■ Problem description
All entries are to be transcribed verbatim, but images are not carried over.

+++ Source information

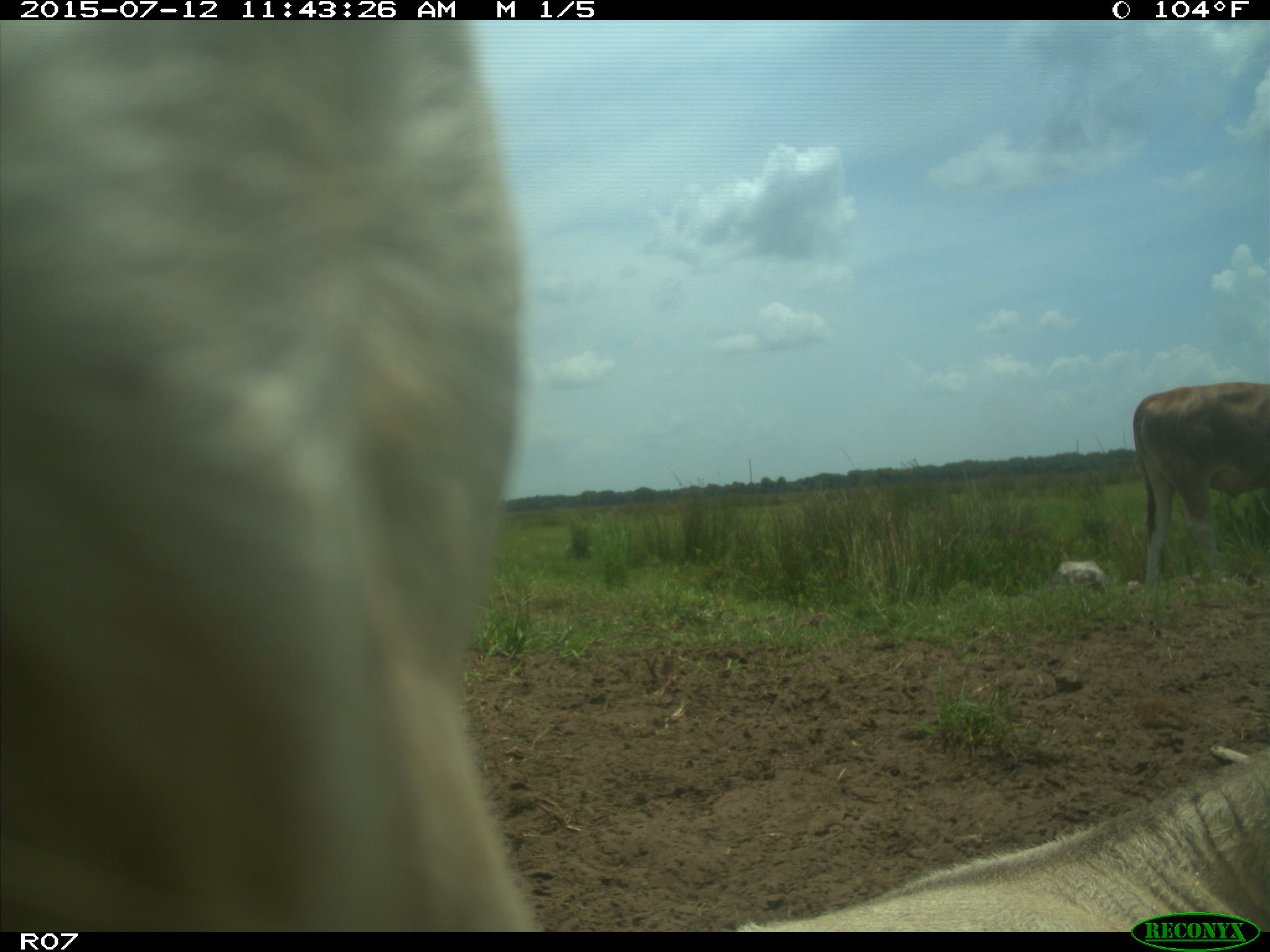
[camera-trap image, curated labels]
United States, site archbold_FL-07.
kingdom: Animalia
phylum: Chordata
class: Mammalia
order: Artiodactyla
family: Bovidae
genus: Bos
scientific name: Bos taurus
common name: domestic cow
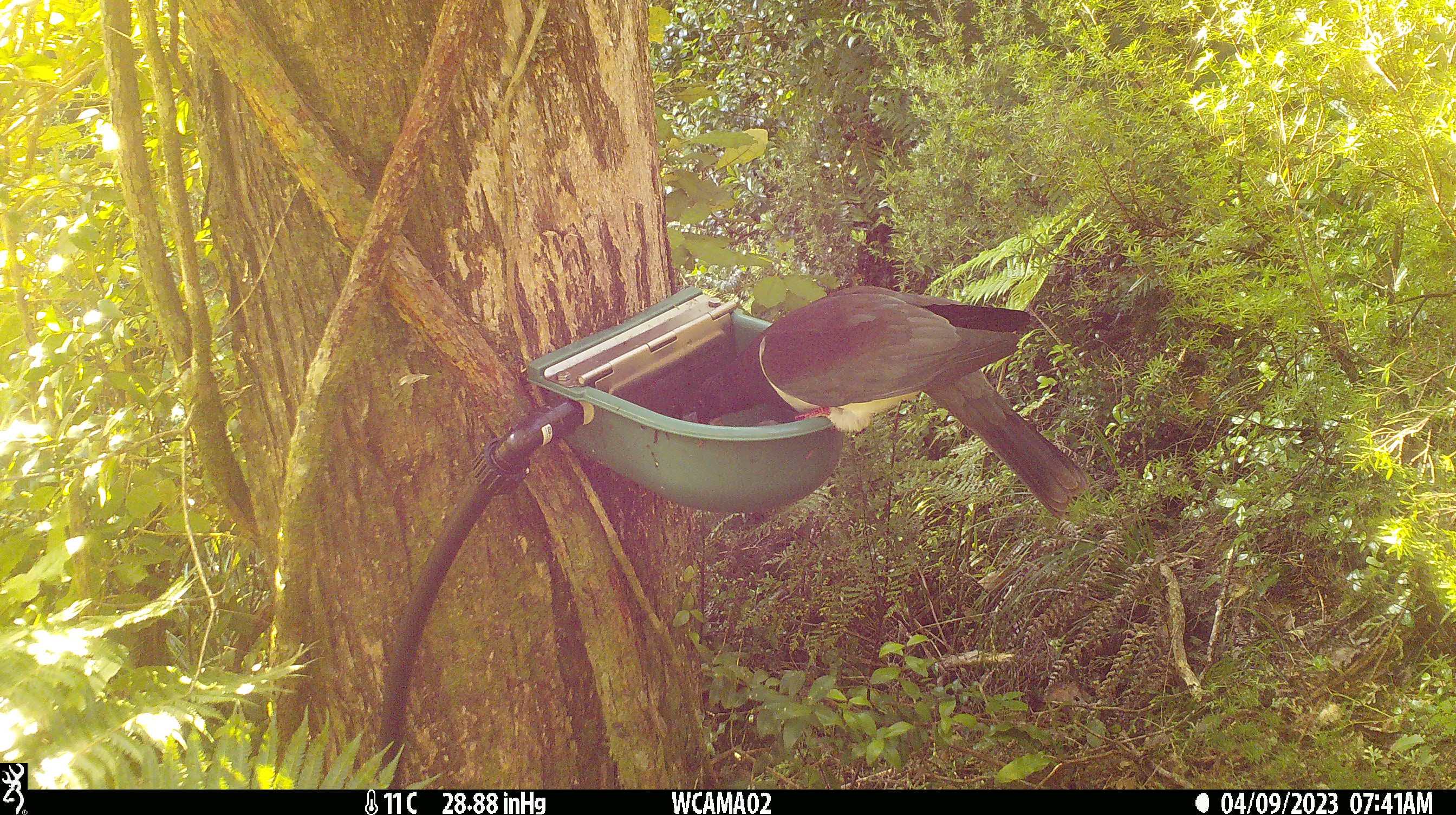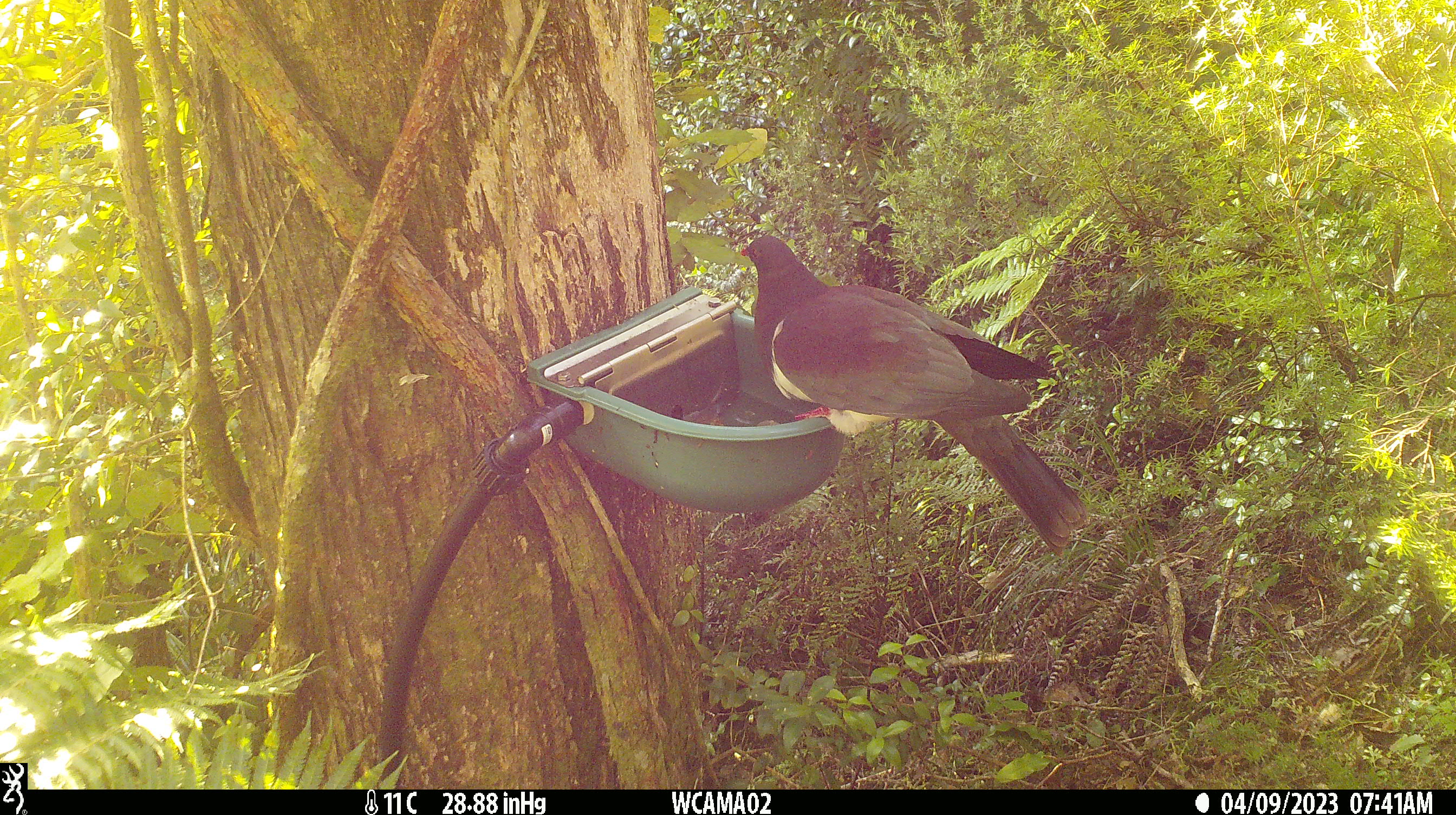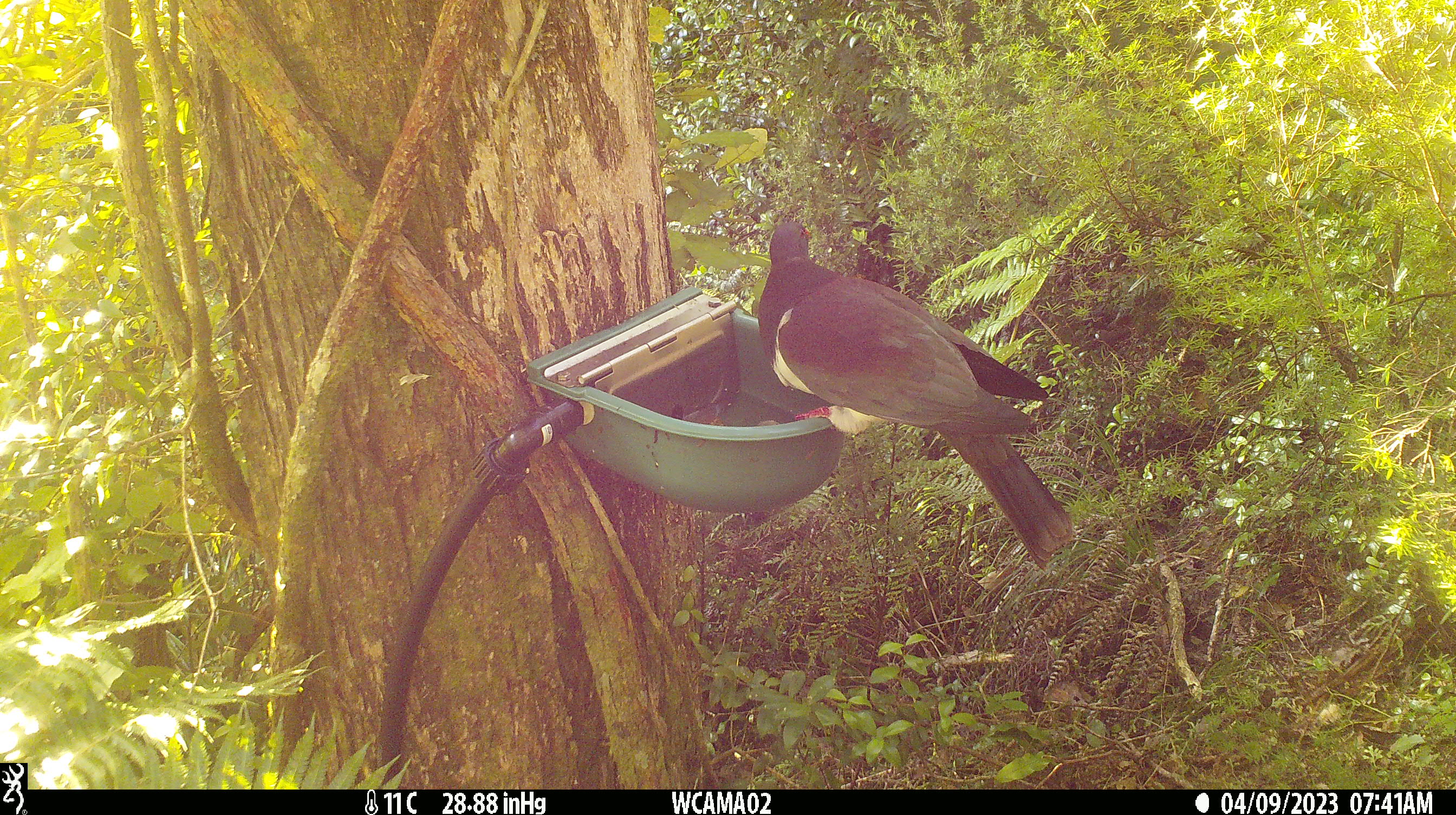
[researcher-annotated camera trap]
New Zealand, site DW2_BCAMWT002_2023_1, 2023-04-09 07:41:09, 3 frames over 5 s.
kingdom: Animalia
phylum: Chordata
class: Aves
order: Columbiformes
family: Columbidae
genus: Hemiphaga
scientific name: Hemiphaga novaeseelandiae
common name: new zealand pigeon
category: kereru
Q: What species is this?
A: Kereru (new zealand pigeon) (Hemiphaga novaeseelandiae).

++++++

■ Result for this exercise
[camera-trap image, curated labels]
United States, site archbold_FL-07.
kingdom: Animalia
phylum: Chordata
class: Mammalia
order: Artiodactyla
family: Bovidae
genus: Bos
scientific name: Bos taurus
common name: domestic cow
[researcher-annotated camera trap]
New Zealand, site DW2_BCAMWT002_2023_1, 2023-04-09 07:41:09, 3 frames over 5 s.
kingdom: Animalia
phylum: Chordata
class: Aves
order: Columbiformes
family: Columbidae
genus: Hemiphaga
scientific name: Hemiphaga novaeseelandiae
common name: new zealand pigeon
category: kereru
Q: What species is this?
A: Kereru (new zealand pigeon) (Hemiphaga novaeseelandiae).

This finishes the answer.